---------- Текст документа

3 шага в пропасть — страница 39 из 78

Если нам известны причины, ведущие к гибели государственных устройств, то мы тем самым знаем и причины, обуславливающие их сохранение: противоположные меры производят противоположные действия.

Аристотель.

В управлении государством мы создадим хаос и неразбериху…

Аллен Даллес

Организационная война вместо обычных боевых действий, направлена на захват или уничтожение контура управления. В ходе ее предполагается уничтожить наиболее опасные для противника подсистемы управления. По окончании предварительной фазы начинается активная фаза, когда в процессе большого политического давления инициируется уничтожение прочих структур, а но достижению победной фазы в ней открывается возможность велеть порабощенным уничтожить что-то еще. Для того, чтобы организационная мощь не вернулась.

--------------------
---------- Исходные данные

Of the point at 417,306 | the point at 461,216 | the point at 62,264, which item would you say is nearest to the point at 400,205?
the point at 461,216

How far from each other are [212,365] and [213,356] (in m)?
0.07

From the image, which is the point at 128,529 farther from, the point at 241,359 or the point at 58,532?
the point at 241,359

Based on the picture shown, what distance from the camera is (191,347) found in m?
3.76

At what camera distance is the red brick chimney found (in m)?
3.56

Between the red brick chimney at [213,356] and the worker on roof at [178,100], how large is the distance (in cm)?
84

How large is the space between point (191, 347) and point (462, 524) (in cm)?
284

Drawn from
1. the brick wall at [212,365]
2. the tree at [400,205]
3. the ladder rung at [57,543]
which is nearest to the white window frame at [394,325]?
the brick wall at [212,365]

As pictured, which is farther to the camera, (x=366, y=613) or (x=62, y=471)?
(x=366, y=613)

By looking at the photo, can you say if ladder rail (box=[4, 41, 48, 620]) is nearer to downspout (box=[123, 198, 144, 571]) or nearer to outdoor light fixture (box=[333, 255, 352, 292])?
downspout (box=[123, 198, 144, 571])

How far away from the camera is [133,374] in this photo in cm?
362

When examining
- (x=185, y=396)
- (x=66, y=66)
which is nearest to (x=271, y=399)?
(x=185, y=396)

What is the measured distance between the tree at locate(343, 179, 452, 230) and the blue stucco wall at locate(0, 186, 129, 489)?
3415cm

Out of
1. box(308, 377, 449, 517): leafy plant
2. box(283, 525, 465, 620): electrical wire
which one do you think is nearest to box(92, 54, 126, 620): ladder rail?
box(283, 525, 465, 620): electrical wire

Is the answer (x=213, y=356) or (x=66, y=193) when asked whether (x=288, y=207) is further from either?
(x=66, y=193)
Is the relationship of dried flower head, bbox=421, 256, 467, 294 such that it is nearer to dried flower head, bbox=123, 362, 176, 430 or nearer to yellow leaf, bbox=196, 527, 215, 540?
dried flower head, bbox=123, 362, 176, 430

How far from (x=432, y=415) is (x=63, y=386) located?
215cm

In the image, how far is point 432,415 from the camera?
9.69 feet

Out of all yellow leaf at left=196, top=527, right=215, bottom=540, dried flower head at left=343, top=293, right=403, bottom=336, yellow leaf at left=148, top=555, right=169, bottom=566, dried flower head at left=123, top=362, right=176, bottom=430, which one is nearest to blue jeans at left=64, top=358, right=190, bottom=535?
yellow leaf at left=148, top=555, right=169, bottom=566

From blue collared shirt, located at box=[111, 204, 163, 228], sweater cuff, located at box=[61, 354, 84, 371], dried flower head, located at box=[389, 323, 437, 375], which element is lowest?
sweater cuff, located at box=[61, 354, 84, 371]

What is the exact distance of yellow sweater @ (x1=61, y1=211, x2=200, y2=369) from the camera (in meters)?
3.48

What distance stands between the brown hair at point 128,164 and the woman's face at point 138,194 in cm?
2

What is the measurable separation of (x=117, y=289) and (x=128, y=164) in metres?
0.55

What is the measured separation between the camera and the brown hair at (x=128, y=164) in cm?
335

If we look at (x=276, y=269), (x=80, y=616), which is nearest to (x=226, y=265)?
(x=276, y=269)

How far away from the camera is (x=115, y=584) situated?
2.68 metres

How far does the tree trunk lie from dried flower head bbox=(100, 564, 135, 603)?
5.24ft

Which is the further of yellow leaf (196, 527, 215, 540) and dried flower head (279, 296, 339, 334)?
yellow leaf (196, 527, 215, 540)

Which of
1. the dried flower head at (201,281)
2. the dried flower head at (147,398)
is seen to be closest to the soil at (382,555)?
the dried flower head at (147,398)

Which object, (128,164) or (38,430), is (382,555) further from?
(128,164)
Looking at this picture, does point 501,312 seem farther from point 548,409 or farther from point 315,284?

--------------------

Задания:
1/ Почему, согласно приведенной в тексте документа цитате Аристотеля, знание причин гибели государственных устройств дает и знание причин их сохранения? Ответьте в одном–трех предложениях.
2/ Повторите без изменений фрагмент текста документа между словами «Если нам известны» и «Аристотель.», включая оба.

Ответы по заданиям:
1/ Потому что противоположные меры производят противоположные действия. Поэтому, зная причины, ведущие к гибели государственных устройств, мы тем самым знаем и причины, обуславливающие их сохранение.

2/
Если нам известны причины, ведущие к гибели государственных устройств, то мы тем самым знаем и причины, обуславливающие их сохранение: противоположные меры производят противоположные действия.

Аристотель.